------ Supplied information
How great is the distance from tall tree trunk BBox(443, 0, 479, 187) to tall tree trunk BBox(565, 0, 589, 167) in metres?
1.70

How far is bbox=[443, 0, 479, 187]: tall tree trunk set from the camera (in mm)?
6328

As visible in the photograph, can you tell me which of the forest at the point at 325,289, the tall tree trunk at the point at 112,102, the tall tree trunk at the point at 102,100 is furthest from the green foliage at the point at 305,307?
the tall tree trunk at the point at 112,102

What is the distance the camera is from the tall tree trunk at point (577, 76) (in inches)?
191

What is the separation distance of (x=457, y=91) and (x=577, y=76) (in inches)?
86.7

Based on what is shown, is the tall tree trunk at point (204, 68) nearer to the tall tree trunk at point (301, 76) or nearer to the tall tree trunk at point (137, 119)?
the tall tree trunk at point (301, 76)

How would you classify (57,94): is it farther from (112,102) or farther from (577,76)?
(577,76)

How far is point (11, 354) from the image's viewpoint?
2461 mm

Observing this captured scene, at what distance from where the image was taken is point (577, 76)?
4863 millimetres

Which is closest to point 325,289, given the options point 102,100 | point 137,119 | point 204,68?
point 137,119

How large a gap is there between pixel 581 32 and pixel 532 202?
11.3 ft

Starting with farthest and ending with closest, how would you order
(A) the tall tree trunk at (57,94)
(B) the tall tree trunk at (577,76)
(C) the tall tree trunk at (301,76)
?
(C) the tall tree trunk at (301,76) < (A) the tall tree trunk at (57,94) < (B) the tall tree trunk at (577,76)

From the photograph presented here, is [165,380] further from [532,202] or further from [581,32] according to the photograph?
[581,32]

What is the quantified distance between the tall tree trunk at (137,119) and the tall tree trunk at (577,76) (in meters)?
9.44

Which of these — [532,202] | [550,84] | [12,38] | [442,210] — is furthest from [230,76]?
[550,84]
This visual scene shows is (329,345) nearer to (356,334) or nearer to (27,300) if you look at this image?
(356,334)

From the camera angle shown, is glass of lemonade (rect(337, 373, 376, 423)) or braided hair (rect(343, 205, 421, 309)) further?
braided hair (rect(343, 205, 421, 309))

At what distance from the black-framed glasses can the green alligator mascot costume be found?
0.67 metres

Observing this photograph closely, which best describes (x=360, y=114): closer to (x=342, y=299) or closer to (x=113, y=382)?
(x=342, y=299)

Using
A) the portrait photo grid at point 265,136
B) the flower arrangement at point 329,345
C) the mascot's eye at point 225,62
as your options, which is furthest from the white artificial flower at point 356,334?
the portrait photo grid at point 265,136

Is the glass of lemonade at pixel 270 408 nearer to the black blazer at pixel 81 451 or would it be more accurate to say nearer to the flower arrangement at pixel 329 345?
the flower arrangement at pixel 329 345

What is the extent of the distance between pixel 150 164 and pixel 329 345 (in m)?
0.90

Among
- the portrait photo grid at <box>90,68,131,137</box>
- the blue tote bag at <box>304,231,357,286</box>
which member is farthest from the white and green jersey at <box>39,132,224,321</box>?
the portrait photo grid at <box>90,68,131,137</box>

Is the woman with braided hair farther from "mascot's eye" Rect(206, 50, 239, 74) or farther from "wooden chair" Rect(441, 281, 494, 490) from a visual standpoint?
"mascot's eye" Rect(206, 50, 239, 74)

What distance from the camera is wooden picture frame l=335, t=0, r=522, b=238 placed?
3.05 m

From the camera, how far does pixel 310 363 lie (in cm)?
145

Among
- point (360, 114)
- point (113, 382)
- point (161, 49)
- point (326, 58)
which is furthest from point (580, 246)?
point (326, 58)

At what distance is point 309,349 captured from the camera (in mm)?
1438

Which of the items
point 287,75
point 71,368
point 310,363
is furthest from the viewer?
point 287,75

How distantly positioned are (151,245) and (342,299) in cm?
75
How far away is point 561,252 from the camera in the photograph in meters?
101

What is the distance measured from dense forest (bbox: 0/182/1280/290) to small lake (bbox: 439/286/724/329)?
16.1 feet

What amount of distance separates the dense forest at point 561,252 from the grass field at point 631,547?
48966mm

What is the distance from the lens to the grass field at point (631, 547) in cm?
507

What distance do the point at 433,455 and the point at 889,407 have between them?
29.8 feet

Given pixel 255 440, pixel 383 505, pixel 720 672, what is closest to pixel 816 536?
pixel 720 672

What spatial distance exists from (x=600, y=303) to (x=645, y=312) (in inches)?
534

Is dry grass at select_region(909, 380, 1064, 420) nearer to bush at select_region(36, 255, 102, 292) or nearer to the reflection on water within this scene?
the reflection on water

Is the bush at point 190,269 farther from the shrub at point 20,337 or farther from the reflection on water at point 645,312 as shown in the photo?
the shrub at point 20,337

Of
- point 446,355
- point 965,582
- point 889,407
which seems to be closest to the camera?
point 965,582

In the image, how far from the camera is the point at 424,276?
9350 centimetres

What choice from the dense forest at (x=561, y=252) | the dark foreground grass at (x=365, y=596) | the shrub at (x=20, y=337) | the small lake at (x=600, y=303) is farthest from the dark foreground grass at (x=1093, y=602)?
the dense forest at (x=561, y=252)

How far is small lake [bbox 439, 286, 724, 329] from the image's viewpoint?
------------
Write out the material exactly as given.

Response
How great is the distance from tall tree trunk BBox(443, 0, 479, 187) to tall tree trunk BBox(565, 0, 589, 167) in metres?
1.70

How far is bbox=[443, 0, 479, 187]: tall tree trunk set from the camera (in mm)?
6328

As visible in the photograph, can you tell me which of the forest at the point at 325,289, the tall tree trunk at the point at 112,102, the tall tree trunk at the point at 102,100 is furthest from the green foliage at the point at 305,307?
the tall tree trunk at the point at 112,102

What is the distance the camera is from the tall tree trunk at point (577, 76) (in inches)?
191

What is the separation distance of (x=457, y=91) and (x=577, y=76) (in inches)?
86.7

Based on what is shown, is the tall tree trunk at point (204, 68) nearer to the tall tree trunk at point (301, 76) or nearer to the tall tree trunk at point (137, 119)?
the tall tree trunk at point (301, 76)

How would you classify (57,94): is it farther from (112,102) or farther from (577,76)?
(577,76)

How far is point (11, 354) from the image's viewpoint?
2461 mm

Observing this captured scene, at what distance from where the image was taken is point (577, 76)?
4863 millimetres

Which is closest to point 325,289, given the options point 102,100 | point 137,119 | point 204,68?
point 137,119

How large a gap is there between pixel 581 32 and pixel 532 202?
11.3 ft

Starting with farthest and ending with closest, how would you order
(A) the tall tree trunk at (57,94)
(B) the tall tree trunk at (577,76)
(C) the tall tree trunk at (301,76)
?
(C) the tall tree trunk at (301,76) < (A) the tall tree trunk at (57,94) < (B) the tall tree trunk at (577,76)

From the photograph presented here, is [165,380] further from [532,202] or further from [581,32] according to the photograph?
[581,32]

What is the quantified distance between the tall tree trunk at (137,119) and the tall tree trunk at (577,76) (in meters)?
9.44

Which of these — [532,202] | [550,84] | [12,38] | [442,210] — is furthest from [230,76]?
[550,84]
This visual scene shows is (329,345) nearer to (356,334) or nearer to (27,300) if you look at this image?
(356,334)

From the camera angle shown, is glass of lemonade (rect(337, 373, 376, 423)) or braided hair (rect(343, 205, 421, 309)) further?
braided hair (rect(343, 205, 421, 309))

At what distance from the black-framed glasses can the green alligator mascot costume be found?
0.67 metres

Observing this photograph closely, which best describes (x=360, y=114): closer to (x=342, y=299) or closer to (x=113, y=382)?
(x=342, y=299)

Using
A) the portrait photo grid at point 265,136
B) the flower arrangement at point 329,345
C) the mascot's eye at point 225,62
as your options, which is furthest from the white artificial flower at point 356,334?
the portrait photo grid at point 265,136

Is the glass of lemonade at pixel 270 408 nearer to the black blazer at pixel 81 451 or would it be more accurate to say nearer to the flower arrangement at pixel 329 345?
the flower arrangement at pixel 329 345

What is the extent of the distance between pixel 150 164 and pixel 329 345 (in m)?
0.90

Among
- the portrait photo grid at <box>90,68,131,137</box>
- the blue tote bag at <box>304,231,357,286</box>
which member is farthest from the white and green jersey at <box>39,132,224,321</box>?
the portrait photo grid at <box>90,68,131,137</box>

Is the woman with braided hair farther from "mascot's eye" Rect(206, 50, 239, 74) or farther from "wooden chair" Rect(441, 281, 494, 490) from a visual standpoint?
"mascot's eye" Rect(206, 50, 239, 74)

What distance from the camera is wooden picture frame l=335, t=0, r=522, b=238 placed?
3.05 m

From the camera, how far does pixel 310 363 lie (in cm)?
145

Among
- point (360, 114)
- point (113, 382)
- point (161, 49)
- point (326, 58)
which is furthest from point (580, 246)?
point (326, 58)

At what distance is point 309,349 captured from the camera (in mm)?
1438

Which of the items
point 287,75
point 71,368
point 310,363
is furthest from the viewer?
point 287,75

How distantly positioned are (151,245) and (342,299) in cm?
75
How far away is point 561,252 from the camera in the photograph in meters?
101

What is the distance measured from dense forest (bbox: 0/182/1280/290) to small lake (bbox: 439/286/724/329)?
16.1 feet

What amount of distance separates the dense forest at point 561,252 from the grass field at point 631,547?
48966mm

What is the distance from the lens to the grass field at point (631, 547) in cm?
507

What distance do the point at 433,455 and the point at 889,407 have between them?
29.8 feet

Given pixel 255 440, pixel 383 505, pixel 720 672, what is closest to pixel 816 536?
pixel 720 672

What spatial distance exists from (x=600, y=303) to (x=645, y=312) (in inches)?
534

Is dry grass at select_region(909, 380, 1064, 420) nearer to bush at select_region(36, 255, 102, 292) or nearer to the reflection on water within this scene?
the reflection on water

Is the bush at point 190,269 farther from the shrub at point 20,337 or farther from the reflection on water at point 645,312 as shown in the photo?
the shrub at point 20,337

Of
- point 446,355
- point 965,582
- point 889,407
which seems to be closest to the camera?
point 965,582

In the image, how far from the camera is the point at 424,276?
9350 centimetres

What choice from the dense forest at (x=561, y=252) | the dark foreground grass at (x=365, y=596) | the shrub at (x=20, y=337) | the small lake at (x=600, y=303) is farthest from the dark foreground grass at (x=1093, y=602)?
the dense forest at (x=561, y=252)

How far is small lake [bbox 439, 286, 724, 329] from the image's viewpoint?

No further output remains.